> [AUFGABEN]
1: Schreibe die Zeilen von der Zeile mit „Which amongst“ bis einschließlich der letzten dieser Zeilen neu und ersetze dabei „tree trunk“ durch „pine tree“. Alles andere bleibt unverändert.
2: Führe den Text über die Inflationsfrage ab seiner letzten Zeile weiter.

Dienstag, 16. Februar 2010

Die drei-plus-eine Dimensionen der Inflationsfrage: Kaufstimulation, Entschuldung, Entreicherung. Und dann wäre da noch der gern vergessene Realzins.

Als Deutscher saugt man die Inflationsphobie genauso mit der Muttermilch ein, wie die Amerikaner ihre Deflationshysterie. Allerdings könnte ich mir vorstellen, dass die Inflationsfurcht in Deutschland breitere Bevölkerungskreise beherrscht, während die Deflationsangst in den USA wohl vorzugsweise unter den dortigen Wirtschaftsweisen grassiert.

Oft genug habe ich in der Vergangenheit den 'Inflationismus' (oder 'Reflationismus', denn im Zusammenhang mit der Finanzkrise sind Inflationierungsvorschläge meist mit der Vorstellung verbunden, dass es durch die Krise zu einer Deflation gekommen ist und dass die Notenbanken die Welt nun wieder auf einen 'gesunden' Inflationskurs zurück führen müssten) kritisiert, insbesondere in den Blotts
- "Simbabwe schärfster Konkurrent für US-amerikanische Schlüsselindustrie" vom 26.11.08 (die Schlüsselindustrie ist das Gelddrucken);
- Ceci n’est pas une inflation“ oder: Eine Inflation gibt es nicht!"
- "Jauchzet, frohlocket: der Ölpreis steigt! Endlich dürfen wir auf die Wiederkehr der Inflation hoffen, deren wir nach Meinung mancher bedürfen!"
- "Alles Madoff oder was? Amerikanische Wirtschaftswissenschaftler (auch die US-Notenbank?) wollen (erneut) die Welt bestehlen. Jetzt durch Inflation."

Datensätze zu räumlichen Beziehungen
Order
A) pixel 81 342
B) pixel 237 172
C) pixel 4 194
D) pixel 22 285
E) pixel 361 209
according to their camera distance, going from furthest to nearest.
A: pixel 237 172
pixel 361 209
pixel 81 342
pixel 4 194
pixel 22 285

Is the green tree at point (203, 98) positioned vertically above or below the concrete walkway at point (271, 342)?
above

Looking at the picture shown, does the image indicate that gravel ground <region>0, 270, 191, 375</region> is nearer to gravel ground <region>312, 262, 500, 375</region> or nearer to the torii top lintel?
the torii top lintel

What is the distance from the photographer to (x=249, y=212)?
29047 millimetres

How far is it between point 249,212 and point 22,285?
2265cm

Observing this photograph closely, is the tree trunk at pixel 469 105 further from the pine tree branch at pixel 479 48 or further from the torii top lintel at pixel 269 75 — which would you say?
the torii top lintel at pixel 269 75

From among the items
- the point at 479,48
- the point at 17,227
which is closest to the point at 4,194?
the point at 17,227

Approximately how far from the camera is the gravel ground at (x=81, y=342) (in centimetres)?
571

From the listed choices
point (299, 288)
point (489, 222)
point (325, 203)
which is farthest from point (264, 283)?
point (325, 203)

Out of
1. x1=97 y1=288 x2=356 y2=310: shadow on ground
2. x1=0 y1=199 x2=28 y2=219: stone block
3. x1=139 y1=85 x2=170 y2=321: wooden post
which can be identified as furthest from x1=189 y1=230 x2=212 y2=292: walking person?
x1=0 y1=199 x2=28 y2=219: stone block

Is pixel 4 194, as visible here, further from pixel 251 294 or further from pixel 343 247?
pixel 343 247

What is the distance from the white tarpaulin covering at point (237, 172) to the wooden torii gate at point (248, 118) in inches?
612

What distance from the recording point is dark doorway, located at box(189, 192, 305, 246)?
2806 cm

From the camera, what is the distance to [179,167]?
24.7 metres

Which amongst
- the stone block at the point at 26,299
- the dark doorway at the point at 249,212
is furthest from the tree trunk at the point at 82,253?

> [LÖSUNGEN JE AUFGABE]
1:
Which amongst
- the stone block at the point at 26,299
- the dark doorway at the point at 249,212
is furthest from the pine tree at the point at 82,253?

2:
Mittlerweile (und gelegentlich auch früher schon) frage ich mich allerdings (jetzt im Zusammenhang mit meinem Wirtschaftsmodell der Artos-Phagen), ob nicht die Inflation eine nützliche Einrichtung ist, um die Geldakkumulation (zumindest zeitweise) umzukehren.

Den Bloomberg-Bericht "U.S. Needs More Inflation to Speed Recovery, Say Mankiw, Rogoff" von Rich Miller (19.05.2009) hatte ich schon früher in dem o. a. "Madoff"-Blott besprochen. Ich nehme ihn mir jetzt noch einmal vor, weil dort -2- der o. a. -3- Dimensionen (Kaufstimulation und Entschuldung), sowie auch die Zinsdimension, erörtert werden. Die Entreicherung der Gläubiger ist natürlich die Kehrseite der Entschuldung; als eigenständige Inflationsbegründung wird sie dort jedoch nicht erwähnt. Wenn Inflation überhaupt ein geeignetes Mittel zur Bekämpfung der Wirtschaftskrise sein sollte (es gibt viele gute Gegengründe, und momentan ich bin diesbezüglich sehr skeptisch), dann aber gerade wegen der Entreicherungswirkung, der Disakkumulation von Geld.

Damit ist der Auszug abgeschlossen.